Representantes afirmam que Usiminas traz resultados positivos para a região
O representante da Secretaria de Estado de Desenvolvimento Econômico (Sede), Eduardo Carlos Jardim, reconheceu o trabalho da Usiminas para o Estado e afirmou que a estrutura rodoviária e os serviços de energia e comunicação estão sendo aprimorados em Minas para contribuir com o desenvolvimento das indústrias.
Já o secretário municipal de Desenvolvimento Econômico de Ipatinga, Marco Aurélio de Sena, afirmou que a empresa colabora com o crescimento do Vale do Aço e pediu que o Governo do Estado invista em capacitação para mão-de-obra especializada em serviços metal-mecânicos.

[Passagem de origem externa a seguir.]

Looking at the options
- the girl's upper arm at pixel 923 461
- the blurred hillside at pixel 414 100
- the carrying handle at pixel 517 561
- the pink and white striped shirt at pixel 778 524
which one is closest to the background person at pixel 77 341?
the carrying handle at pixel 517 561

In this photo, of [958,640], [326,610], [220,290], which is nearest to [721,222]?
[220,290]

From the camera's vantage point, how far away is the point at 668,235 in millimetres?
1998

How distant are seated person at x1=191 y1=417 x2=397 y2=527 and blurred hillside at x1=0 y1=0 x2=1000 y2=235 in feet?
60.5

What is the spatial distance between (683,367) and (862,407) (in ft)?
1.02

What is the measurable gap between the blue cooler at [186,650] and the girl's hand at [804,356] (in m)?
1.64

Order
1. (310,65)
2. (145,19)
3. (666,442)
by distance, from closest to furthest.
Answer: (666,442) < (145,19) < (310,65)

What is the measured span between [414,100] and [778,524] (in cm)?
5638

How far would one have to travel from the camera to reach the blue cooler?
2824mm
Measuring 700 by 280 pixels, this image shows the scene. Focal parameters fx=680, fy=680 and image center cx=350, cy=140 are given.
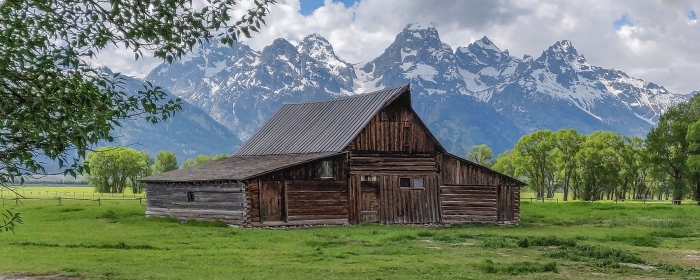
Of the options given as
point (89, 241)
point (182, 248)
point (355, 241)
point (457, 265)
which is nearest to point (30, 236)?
point (89, 241)

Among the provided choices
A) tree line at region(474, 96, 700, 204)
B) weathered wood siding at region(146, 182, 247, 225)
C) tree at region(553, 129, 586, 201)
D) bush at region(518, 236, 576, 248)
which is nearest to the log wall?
weathered wood siding at region(146, 182, 247, 225)

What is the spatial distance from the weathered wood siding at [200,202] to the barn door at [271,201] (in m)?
1.07

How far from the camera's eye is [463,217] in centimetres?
4366

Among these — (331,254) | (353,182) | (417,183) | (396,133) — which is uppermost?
(396,133)

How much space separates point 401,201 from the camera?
42.0 metres

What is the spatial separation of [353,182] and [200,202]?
9.42 m

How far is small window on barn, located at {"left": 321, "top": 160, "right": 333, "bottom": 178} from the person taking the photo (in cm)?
4006

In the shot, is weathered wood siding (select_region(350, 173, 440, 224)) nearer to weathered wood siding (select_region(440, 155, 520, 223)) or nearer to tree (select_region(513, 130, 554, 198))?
weathered wood siding (select_region(440, 155, 520, 223))

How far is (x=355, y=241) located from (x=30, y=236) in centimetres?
1390

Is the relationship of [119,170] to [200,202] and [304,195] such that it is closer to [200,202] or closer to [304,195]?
[200,202]

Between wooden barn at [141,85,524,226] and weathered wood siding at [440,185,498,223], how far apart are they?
2.5 inches

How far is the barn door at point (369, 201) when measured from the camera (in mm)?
40866

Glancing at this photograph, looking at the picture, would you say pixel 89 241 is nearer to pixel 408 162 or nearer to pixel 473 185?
pixel 408 162

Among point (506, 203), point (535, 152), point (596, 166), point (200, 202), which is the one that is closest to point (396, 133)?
point (506, 203)
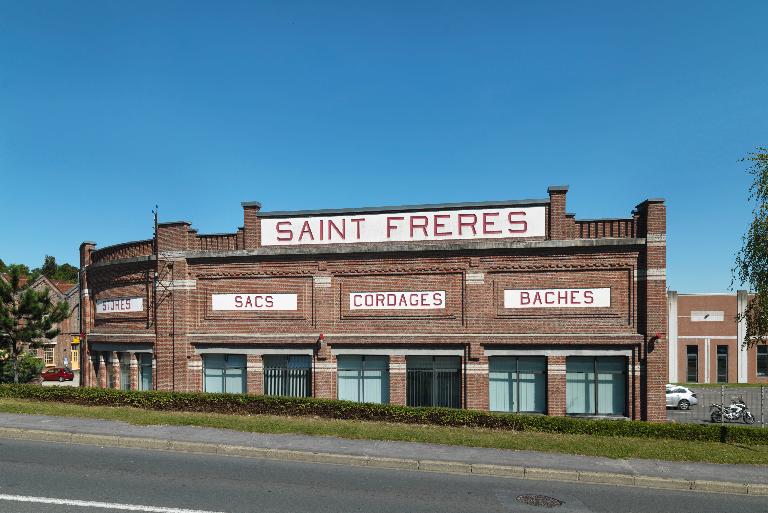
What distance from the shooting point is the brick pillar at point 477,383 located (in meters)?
21.6

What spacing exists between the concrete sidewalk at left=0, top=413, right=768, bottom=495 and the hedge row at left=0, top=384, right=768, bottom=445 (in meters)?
2.83

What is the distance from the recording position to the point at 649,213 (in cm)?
2028

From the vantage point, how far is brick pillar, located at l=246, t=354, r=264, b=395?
23.6m

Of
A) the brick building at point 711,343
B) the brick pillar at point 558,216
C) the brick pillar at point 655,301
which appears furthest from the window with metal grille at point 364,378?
the brick building at point 711,343

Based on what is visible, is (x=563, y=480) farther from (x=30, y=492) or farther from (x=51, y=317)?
(x=51, y=317)

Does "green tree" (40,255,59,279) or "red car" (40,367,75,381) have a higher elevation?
"green tree" (40,255,59,279)

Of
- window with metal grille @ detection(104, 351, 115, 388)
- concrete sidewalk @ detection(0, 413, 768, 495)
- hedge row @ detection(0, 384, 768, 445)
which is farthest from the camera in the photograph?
window with metal grille @ detection(104, 351, 115, 388)

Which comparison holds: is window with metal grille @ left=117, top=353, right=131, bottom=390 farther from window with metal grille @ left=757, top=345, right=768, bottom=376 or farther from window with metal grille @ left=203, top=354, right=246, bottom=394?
window with metal grille @ left=757, top=345, right=768, bottom=376

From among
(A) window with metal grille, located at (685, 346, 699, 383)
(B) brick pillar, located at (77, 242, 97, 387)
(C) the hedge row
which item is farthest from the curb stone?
(A) window with metal grille, located at (685, 346, 699, 383)

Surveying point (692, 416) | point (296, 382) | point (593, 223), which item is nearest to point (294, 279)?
point (296, 382)

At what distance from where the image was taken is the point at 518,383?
21719mm

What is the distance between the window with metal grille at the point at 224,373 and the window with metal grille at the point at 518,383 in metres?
10.6

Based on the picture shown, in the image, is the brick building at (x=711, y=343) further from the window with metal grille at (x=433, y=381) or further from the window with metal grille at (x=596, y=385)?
the window with metal grille at (x=433, y=381)

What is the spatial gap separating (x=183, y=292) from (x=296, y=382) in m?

Deputados elogiam empresa e pedem melhorias para o Vale do Aço
O presidente da comissão, deputado Tenente Lúcio (PDT), salientou o compromisso da empresa com o desenvolvimento do chamado Vale do Aço e afirmou que o esforço de funcionários, parlamentares, governos e comunidade são importantes para garantir a melhoria das ações da Usiminas.
Os deputados que participaram da audiência concordaram que o papel da Usiminas é fundamental para Ipatinga e indicaram alguns pontos que poderiam ser melhorados para potencializar o trabalho da empresa. O deputado Bonifácio Mourão (PSDB) pediu agilidade na duplicação da BR-381, para facilitar o escoamento da produção. O deputado Ivair Nogueira (PMDB) criticou a chamada guerra fiscal e afirmou que o Estado foi um dos mais prejudicados com a prática.
A deputada Rosângela Reis (PV) pediu mais investimentos do poder público para a melhoria da educação e da saúde na região, como a implantação de uma universidade pública e a construção de um hospital regional.
O vice-presidente da comissão, Dalmo Ribeiro Silva (PSDB), e os parlamentares Rômulo Viegas (PSDB), Ulysses Gomes (PT), Gustavo Corrêa (DEM), Doutor Viana (DEM) e Luiz Henrique (PSDB) elogiaram a postura da Usiminas na geração de empregos e renda, conjugados com aspectos sociais e ambientais.
A comissão vai pedir providências ao Governo Federal em relação à expansão e modernização do aeroporto de Ipatinga, a requerimento do deputado Luiz Carlos Miranda.
Presenças - Deputados Tenente Lúcio (PDT), presidente; Dalmo Ribeiro Silva (PSDB), vice; Rômulo Viegas (PSDB); Ulysses Gomes (PT); Luiz Carlos Miranda (PDT); Bonifácio Mourão (PSDB); José Henrique (PMDB); Gustavo Corrêa (DEM); Zé Maia (PSDB); João Vítor Xavier (PRP); Doutor Viana (DEM); Ivair Nogueira (PMDB); e Luiz Henrique (PSDB); e deputada Rosângela Reis (PV). Além dos convidados citados, participou o presidente da Associação dos Municípios da Microrregião do Vale do Aço (AMVA), José Euler.